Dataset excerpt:
##############################

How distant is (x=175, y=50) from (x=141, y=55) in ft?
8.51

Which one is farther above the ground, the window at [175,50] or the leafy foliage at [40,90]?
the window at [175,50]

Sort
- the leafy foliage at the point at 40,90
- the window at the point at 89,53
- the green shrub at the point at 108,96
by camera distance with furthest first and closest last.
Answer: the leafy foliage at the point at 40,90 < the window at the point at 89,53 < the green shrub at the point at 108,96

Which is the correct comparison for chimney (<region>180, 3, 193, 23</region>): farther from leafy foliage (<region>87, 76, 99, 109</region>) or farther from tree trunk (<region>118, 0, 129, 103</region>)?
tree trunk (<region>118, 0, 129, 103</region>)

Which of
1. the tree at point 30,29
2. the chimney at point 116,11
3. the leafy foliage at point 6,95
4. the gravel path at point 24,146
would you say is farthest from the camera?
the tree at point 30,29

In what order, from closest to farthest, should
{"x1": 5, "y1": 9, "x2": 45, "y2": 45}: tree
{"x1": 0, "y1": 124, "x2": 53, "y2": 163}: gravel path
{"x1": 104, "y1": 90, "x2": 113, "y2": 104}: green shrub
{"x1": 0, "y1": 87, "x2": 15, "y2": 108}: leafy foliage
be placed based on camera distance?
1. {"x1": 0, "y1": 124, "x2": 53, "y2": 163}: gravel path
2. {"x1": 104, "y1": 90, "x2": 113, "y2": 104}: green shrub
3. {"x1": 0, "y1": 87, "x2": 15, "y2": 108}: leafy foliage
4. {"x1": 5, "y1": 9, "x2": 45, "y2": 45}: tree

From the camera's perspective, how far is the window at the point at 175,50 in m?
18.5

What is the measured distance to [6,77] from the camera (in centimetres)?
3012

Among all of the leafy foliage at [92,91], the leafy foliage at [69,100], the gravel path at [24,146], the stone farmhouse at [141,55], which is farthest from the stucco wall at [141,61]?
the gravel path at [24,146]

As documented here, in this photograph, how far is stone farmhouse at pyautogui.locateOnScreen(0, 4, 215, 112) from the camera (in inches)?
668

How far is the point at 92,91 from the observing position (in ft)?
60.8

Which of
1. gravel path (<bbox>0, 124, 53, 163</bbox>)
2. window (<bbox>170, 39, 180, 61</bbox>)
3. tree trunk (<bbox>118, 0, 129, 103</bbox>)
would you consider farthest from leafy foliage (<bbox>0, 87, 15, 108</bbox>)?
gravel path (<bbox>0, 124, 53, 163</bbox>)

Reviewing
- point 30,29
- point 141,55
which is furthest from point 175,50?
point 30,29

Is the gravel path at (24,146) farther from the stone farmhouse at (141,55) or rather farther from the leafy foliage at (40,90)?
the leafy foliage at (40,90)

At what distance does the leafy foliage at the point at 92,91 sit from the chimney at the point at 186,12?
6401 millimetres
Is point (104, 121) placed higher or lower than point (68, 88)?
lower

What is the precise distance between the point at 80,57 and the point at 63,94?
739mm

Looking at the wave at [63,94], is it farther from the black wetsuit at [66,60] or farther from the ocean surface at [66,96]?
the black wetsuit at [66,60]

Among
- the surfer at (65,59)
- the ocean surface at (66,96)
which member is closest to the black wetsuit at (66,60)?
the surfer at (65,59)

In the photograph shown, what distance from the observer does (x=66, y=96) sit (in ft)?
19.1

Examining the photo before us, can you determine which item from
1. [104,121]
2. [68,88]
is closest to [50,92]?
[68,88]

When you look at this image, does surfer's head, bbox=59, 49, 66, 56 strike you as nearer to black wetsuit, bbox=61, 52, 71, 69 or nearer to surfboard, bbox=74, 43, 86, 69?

##############################

Written instruction: Please replace each "chimney" in the data above with "smokestack" and leave everything else unchanged.

Solution for this problem:
How distant is (x=175, y=50) from (x=141, y=55) in ft?
8.51

Which one is farther above the ground, the window at [175,50] or the leafy foliage at [40,90]?
the window at [175,50]

Sort
- the leafy foliage at the point at 40,90
- the window at the point at 89,53
- the green shrub at the point at 108,96
by camera distance with furthest first and closest last.
Answer: the leafy foliage at the point at 40,90 < the window at the point at 89,53 < the green shrub at the point at 108,96

Which is the correct comparison for smokestack (<region>180, 3, 193, 23</region>): farther from leafy foliage (<region>87, 76, 99, 109</region>) or farther from tree trunk (<region>118, 0, 129, 103</region>)?
tree trunk (<region>118, 0, 129, 103</region>)

Which of
1. the tree at point 30,29
2. the smokestack at point 116,11
3. the leafy foliage at point 6,95
4. the gravel path at point 24,146
would you say is farthest from the camera?
the tree at point 30,29

In what order, from closest to farthest, should
{"x1": 5, "y1": 9, "x2": 45, "y2": 45}: tree
{"x1": 0, "y1": 124, "x2": 53, "y2": 163}: gravel path
{"x1": 104, "y1": 90, "x2": 113, "y2": 104}: green shrub
{"x1": 0, "y1": 87, "x2": 15, "y2": 108}: leafy foliage
be placed based on camera distance?
1. {"x1": 0, "y1": 124, "x2": 53, "y2": 163}: gravel path
2. {"x1": 104, "y1": 90, "x2": 113, "y2": 104}: green shrub
3. {"x1": 0, "y1": 87, "x2": 15, "y2": 108}: leafy foliage
4. {"x1": 5, "y1": 9, "x2": 45, "y2": 45}: tree

From the camera's perspective, how far is the window at the point at 175,50 in m?
18.5

What is the measured distance to [6,77] from the camera (in centimetres)?
3012

Among all of the leafy foliage at [92,91], the leafy foliage at [69,100], the gravel path at [24,146], the stone farmhouse at [141,55], which is farthest from the stucco wall at [141,61]?
the gravel path at [24,146]

As documented here, in this photograph, how far is stone farmhouse at pyautogui.locateOnScreen(0, 4, 215, 112) from the camera (in inches)?
668

How far is the point at 92,91 from the observing position (in ft)?
60.8

Which of
1. gravel path (<bbox>0, 124, 53, 163</bbox>)
2. window (<bbox>170, 39, 180, 61</bbox>)
3. tree trunk (<bbox>118, 0, 129, 103</bbox>)
would you consider farthest from leafy foliage (<bbox>0, 87, 15, 108</bbox>)?
gravel path (<bbox>0, 124, 53, 163</bbox>)

Reviewing
- point 30,29
- point 141,55
which is furthest from point 175,50?
point 30,29

Is the gravel path at (24,146) farther from the stone farmhouse at (141,55) or rather farther from the leafy foliage at (40,90)?
the leafy foliage at (40,90)

At what distance does the leafy foliage at the point at 92,91 sit from the smokestack at the point at 186,12?
6401 millimetres
Is point (104, 121) placed higher or lower than point (68, 88)?
lower

What is the precise distance between the point at 80,57 and the point at 63,94?
739mm

Looking at the wave at [63,94], is it farther from the black wetsuit at [66,60] or farther from the ocean surface at [66,96]?
the black wetsuit at [66,60]

Among
- the surfer at (65,59)
- the ocean surface at (66,96)
which member is closest to the black wetsuit at (66,60)?
the surfer at (65,59)

In the photograph shown, what distance from the observer does (x=66, y=96) sit (in ft)?
19.1

Examining the photo before us, can you determine which item from
1. [104,121]
2. [68,88]
is closest to [50,92]?
[68,88]

When you look at this image, does surfer's head, bbox=59, 49, 66, 56 strike you as nearer to black wetsuit, bbox=61, 52, 71, 69 or nearer to surfboard, bbox=74, 43, 86, 69?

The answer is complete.